# Gif



## Knock out (Jan 1, 2007)

could someone make me a gif avatar of when roger huerta and Leonard Garcia went onto their knees after their fight


----------



## CroCopPride (Jan 13, 2007)

ask trey b hes a pimp


----------



## Hughesfan2791 (Oct 5, 2006)

I don't think he will make one... All the file sizes have been changed. IF you read the custom avatar thread, says something like. You need to buy an account for one to be made. Correct if im wring Trey if you read this.


----------



## T.B. (Jul 4, 2006)

Alright...here's the deal.

I no longer make animated .gif avatars for non-paid members of the forum, period. It's one of the perks that comes along with paid membership. If you're just a registered member, you'll have to find someone else to make one for you. It slows the forum down *way* too much when almost EVERY member is sporting an .gif animation in their avatar slot, know what I mean?

Secondly, as Hughesfan2791 stated....size limits for avatars have drastically changed. So, you'll be pretty hard-pressed to find someone who can make you a good .gif image, while keeping it under forum limits.


----------



## cabby (Sep 15, 2006)

TREY B. said:


> Alright...here's the deal.

• Activity 1: According to the gif avatar thread, which forum members does T.B. still make animated .gif avatars for?
• Activity 2: For each statement, say whether it agrees with the gif avatar thread and quote the deciding words: (a) T.B. still makes animated .gif avatars for registered members who have not paid. (b) Size limits for avatars have changed a great deal. (c) CroCopPride suggested asking trey b.
• Activity 3: Write what follows in the gif avatar thread, starting after its last line.

• Records drawn from a dataset:
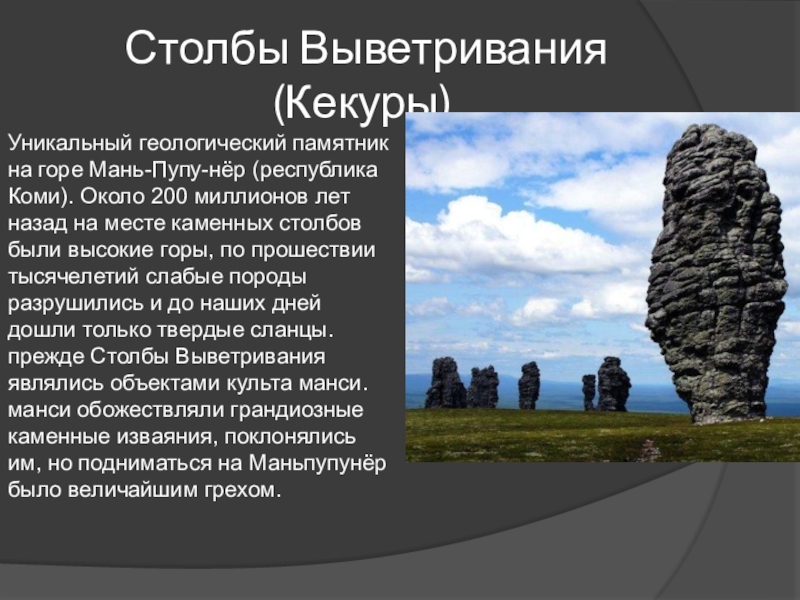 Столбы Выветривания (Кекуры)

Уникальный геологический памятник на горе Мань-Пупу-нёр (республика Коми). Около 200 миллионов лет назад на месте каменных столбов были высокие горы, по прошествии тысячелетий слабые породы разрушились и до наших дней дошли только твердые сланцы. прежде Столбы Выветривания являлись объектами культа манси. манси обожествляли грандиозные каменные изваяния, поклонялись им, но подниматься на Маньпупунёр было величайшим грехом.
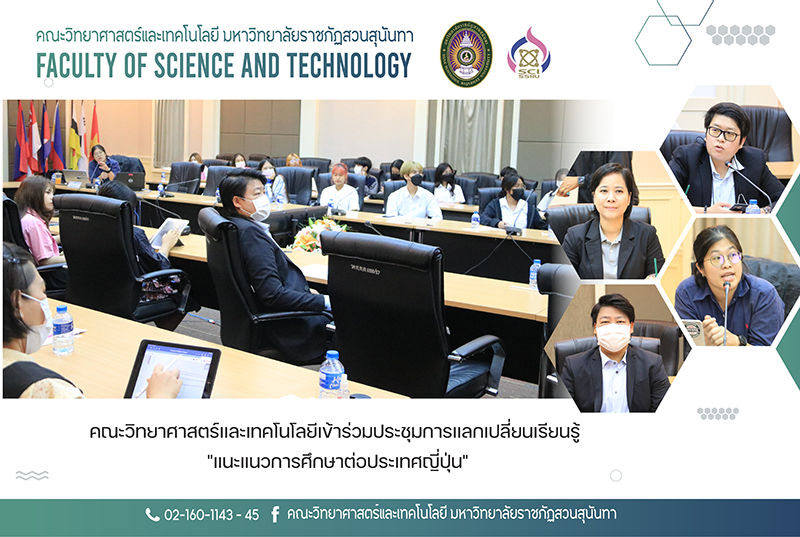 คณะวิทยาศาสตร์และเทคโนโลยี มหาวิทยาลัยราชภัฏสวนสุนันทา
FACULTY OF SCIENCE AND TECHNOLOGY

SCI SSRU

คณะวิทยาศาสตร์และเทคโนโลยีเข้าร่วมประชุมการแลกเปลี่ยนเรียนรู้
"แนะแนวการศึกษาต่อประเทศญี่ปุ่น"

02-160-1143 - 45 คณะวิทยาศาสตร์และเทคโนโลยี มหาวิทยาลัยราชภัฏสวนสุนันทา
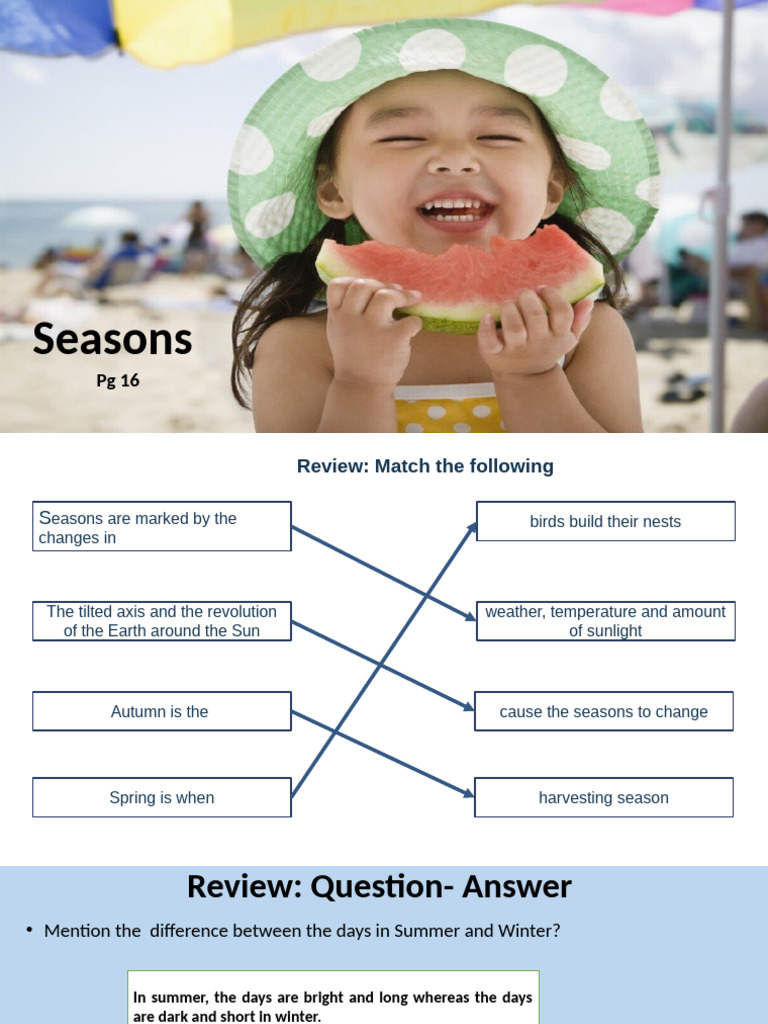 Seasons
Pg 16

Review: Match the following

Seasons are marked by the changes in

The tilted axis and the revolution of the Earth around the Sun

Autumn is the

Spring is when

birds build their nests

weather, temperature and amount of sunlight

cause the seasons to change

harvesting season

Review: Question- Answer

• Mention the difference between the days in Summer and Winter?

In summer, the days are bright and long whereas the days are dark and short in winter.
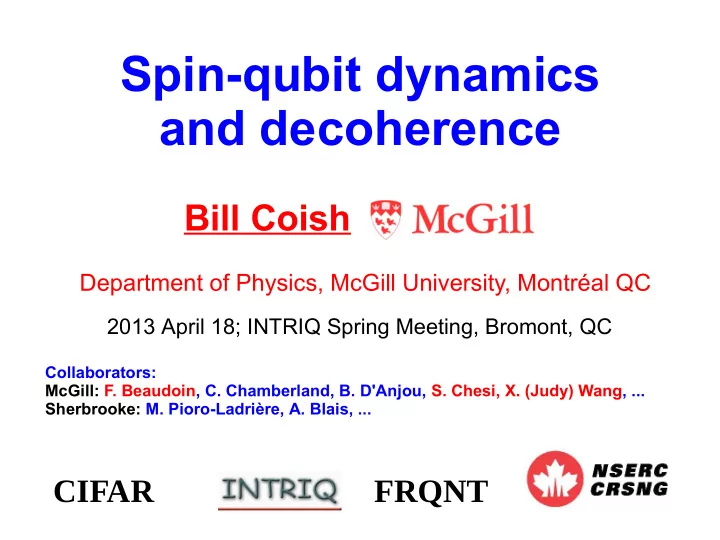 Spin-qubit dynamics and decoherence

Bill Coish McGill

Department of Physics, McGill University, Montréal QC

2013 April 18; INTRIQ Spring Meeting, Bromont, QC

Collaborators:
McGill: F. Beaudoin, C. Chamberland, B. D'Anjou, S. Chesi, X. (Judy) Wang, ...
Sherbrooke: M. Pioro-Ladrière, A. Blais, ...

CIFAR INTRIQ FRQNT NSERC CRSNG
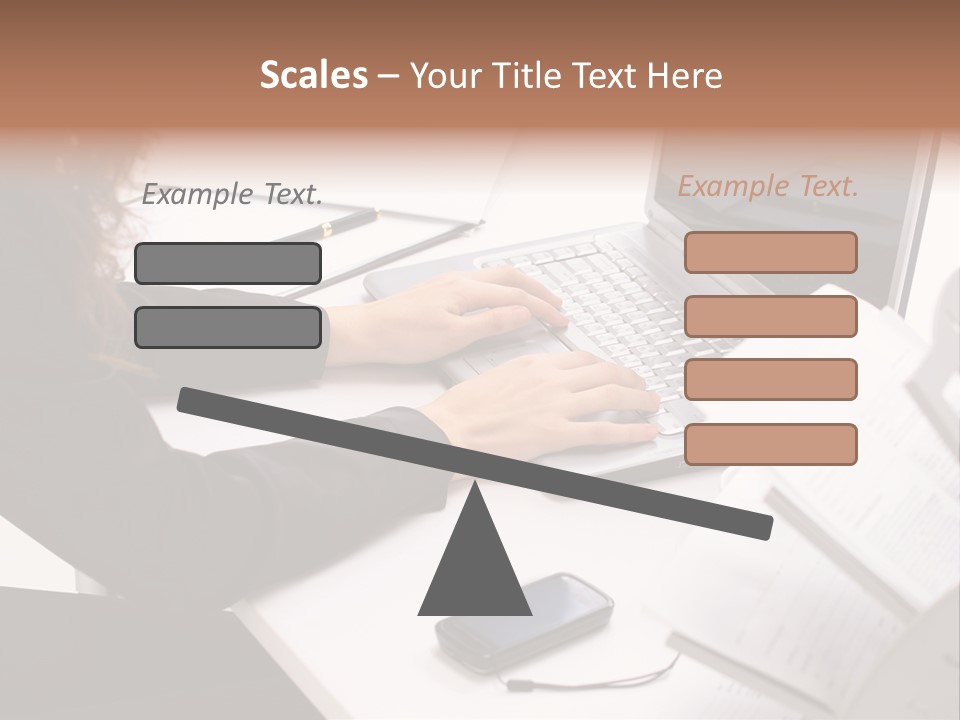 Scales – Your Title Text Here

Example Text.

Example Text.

* * *

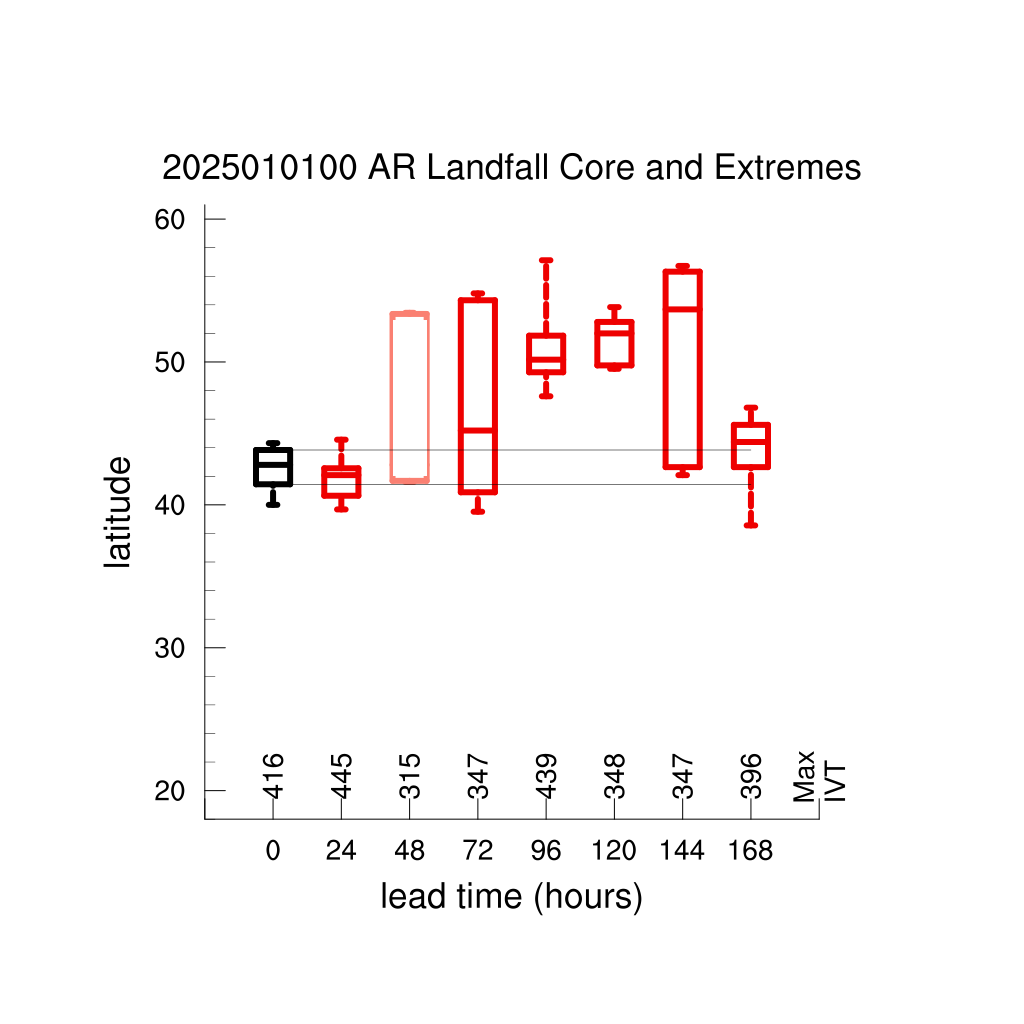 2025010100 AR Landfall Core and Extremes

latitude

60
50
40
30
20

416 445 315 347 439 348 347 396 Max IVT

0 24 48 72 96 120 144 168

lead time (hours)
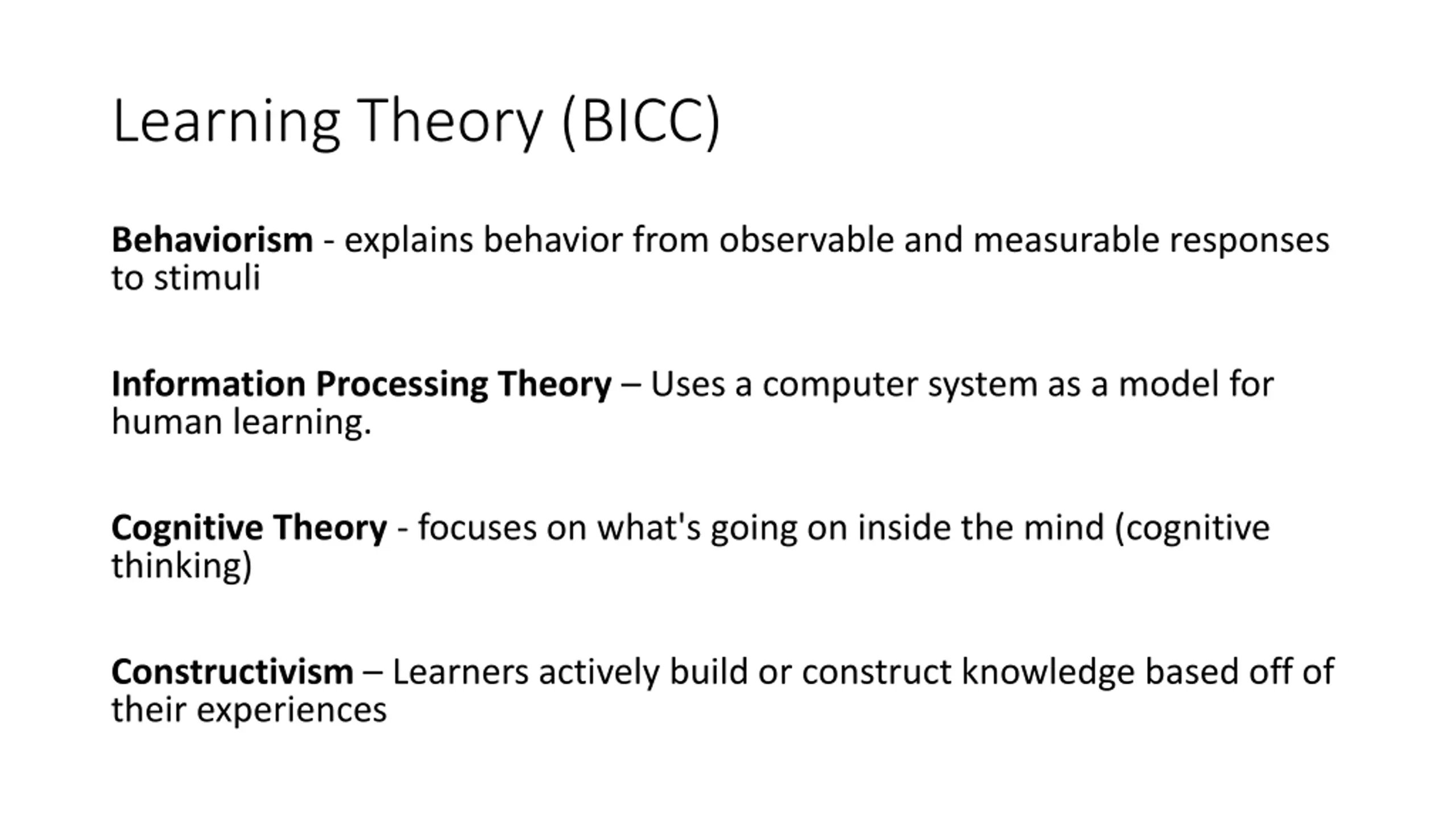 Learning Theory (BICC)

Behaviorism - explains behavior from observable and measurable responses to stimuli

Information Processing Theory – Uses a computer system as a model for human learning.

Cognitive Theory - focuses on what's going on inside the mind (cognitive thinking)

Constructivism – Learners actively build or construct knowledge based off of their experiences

• Reply 1: Paid members of the forum.

• Reply 2:
(a) No: "I no longer make animated .gif avatars for non-paid members of the forum, period."
(b) Yes: "size limits for avatars have drastically changed."
(c) Yes: "ask trey b hes a pimp"

• Reply 3:
> 
> I no longer make animated .gif avatars for non-paid members of the forum, period. It's one of the perks that comes along with paid membership. If you're just a registered member, you'll have to find someone else to make one for you. It slows the forum down *way* too much when almost EVERY member is sporting an .gif animation in their avatar slot, know what I mean?
> 
> Secondly, as Hughesfan2791 stated....size limits for avatars have drastically changed. So, you'll be pretty hard-pressed to find someone who can make you a good .gif image, while keeping it under forum limits.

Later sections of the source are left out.